Overpriced by: $171,350

"It's Now a Buyer's Market in Manhattan Real Estate," declared a New York Times headline in October. The story went on to say that a decline in foreign buyers along with a new tax on luxury apartment purchases has cooled the real estate market there, bringing prices down by 8.2 percent compared to a year ago. Granted, even after that decline, the median price in Manhattan (for a co-op or condo, which is pretty much all there is) is $1.025 million. And one local real estate brokerage told the Times that properties in Manhattan spent an average 152 days--about five months--on the market before they sold.
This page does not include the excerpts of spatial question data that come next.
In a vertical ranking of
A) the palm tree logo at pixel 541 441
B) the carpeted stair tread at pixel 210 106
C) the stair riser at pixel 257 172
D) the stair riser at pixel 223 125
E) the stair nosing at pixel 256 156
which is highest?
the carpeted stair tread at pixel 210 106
Manhattan is only one of New York's five boroughs, but falling prices there are likely to lead to similar trends throughout the city. 

4. Dallas, Texas

Median listing price: $387,659.90

Median home value: $224,620

Overpriced by: $163,039.90

It's clear that the real estate market in Dallas has cooled, although it's not clear whether that's just a reversion to normal pricing or something more. Redfin figures show that Dallas home prices have fallen a precipitous 39.7 percent since last year, whereas according to a D Magazine piece published in July, prices are still increasing, just more slowly than before.

What is clear is that there is still an influx of people to the area, which tends to boost housing prices, but at the same time Dallas has more new homes being built than any other city in the country. It may still be a good place to buy, but you should probably proceed with caution.

5. New Orleans, Louisiana

Median listing price: $327,650

Median home value: $168,820

Overpriced by: $158,830

A difference between listing price and home value of roughly $159k doesn't sound like all that much compared to about $248k in Bethesda. But in percentage terms, it's huge: Houses in New Orleans are being listed for almost twice as much as their actual value, according to Zillow. Yet at the same time, the NOLA housing market appears to be fairly stable, with Redfin recording a small average price increase compared to last year. 

One explanation may be what types of homes are selling--increasingly, according to an article on the website NOLA.com, a lot of home buyers are looking to the suburbs as an alternative to the city's high prices. As one local real estate expert noted, this comes after years of steadily rising prices. "Are we at a market peak or a new base line?" he asked. Good question.